Se potesse rivederlo per dieci minuti, cosa gli direbbe?
«Stavolta vorrei che restasse con me».
In amore com’è andata?
«Bene, sono stata fortunata. Tutte storie lunghe».
Con suo marito Giulio vi siete sposati dopo 16 anni di fidanzamento. Non proprio una decisione precipitosa.

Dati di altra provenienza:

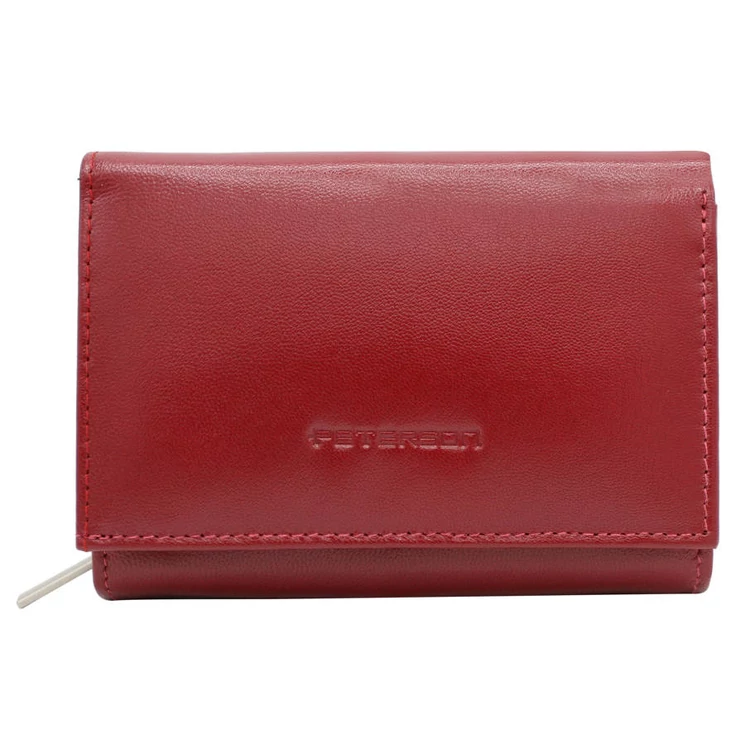 Peterson Női pénztárca
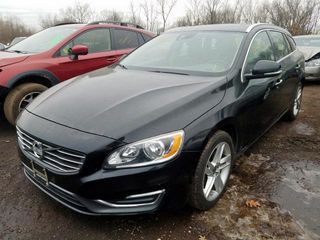 Volvo V60 foto 2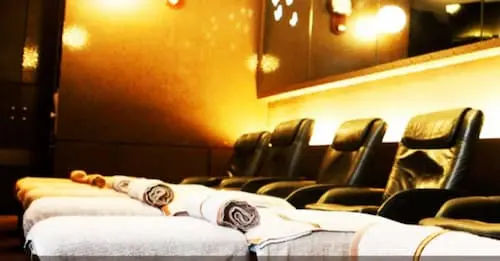 Chen Kang Wellness- Massage Singapore (Credit: Chen Kang Wellness' Facebook)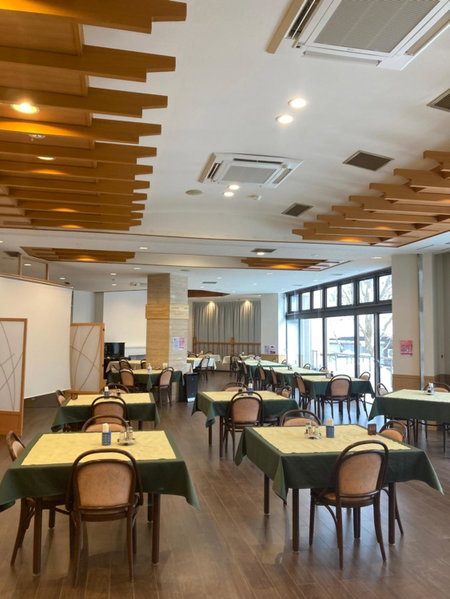 田沢湖水沢温泉郷セルリアンリゾートAoni, Senboku, Japan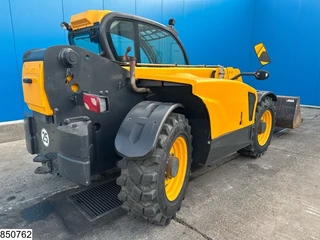 Dieci 2016 - 185 83,5, kW, 2750 hr, 7900 kg, 2016 afbeelding 2 miniatuur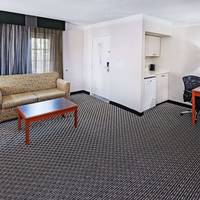 La Quinta Inn Dallas Uptown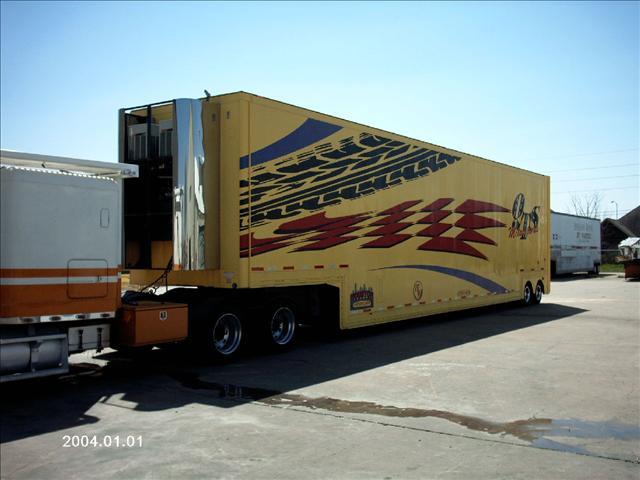 2002 TMC Champion for sale
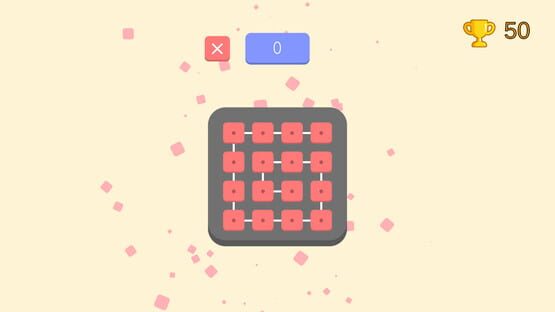 Screenshot Hentai Merge Dice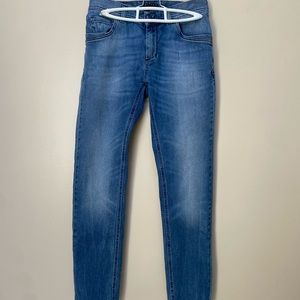 Sisley Jeans Palermo Slim Comfort W28 L32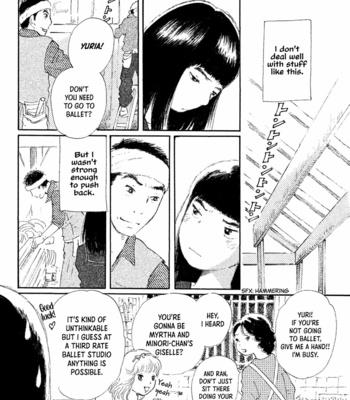 [IRIE Kiwa] Yuria-sensei no Akai Ito (update c.15) [Eng] – Gay Manga sex 25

«Quando io ho perso mio fratello e Giulio sua madre, c’è stata la scossa. Siamo andati a convivere, ha funzionato, quindi ci siamo sposati. Poco dopo è arrivata Carlotta. In qualche modo, da lassù, Luigi mi ha aiutato. Nonostante tutto quello che ho passato, sono una persona felice».
Al Bano cantò l’Ave Maria.
«Una sorpresa. Arrivò di nascosto in sagrestia per fare le prove e si mise a chiacchierare con il parroco che infatti non si presentava all’altare. Ero arrivata, fecero aspettare la macchina. Mi preoccupai: “Giulio ci avrà mica ripensato?”».
La madrina di Carlotta è Mara Venier.
«Mi aveva ospitato in tv quando ero incinta, fu così carina che glielo chiesi di getto: “Ti va?”. Con i bambini è bravissima».
Il regalo che si farà.
«Un viaggio lungo, magari in Tibet».
Un augurio a Eleonora.
«Di continuare ad essere libera di scegliere. Sa una cosa?».
Dica.
«Un calendario sexy forse lo farei adesso». Se la ride. «Perché no? Le donne sono belle anche più grandi, mica solo le ventenni».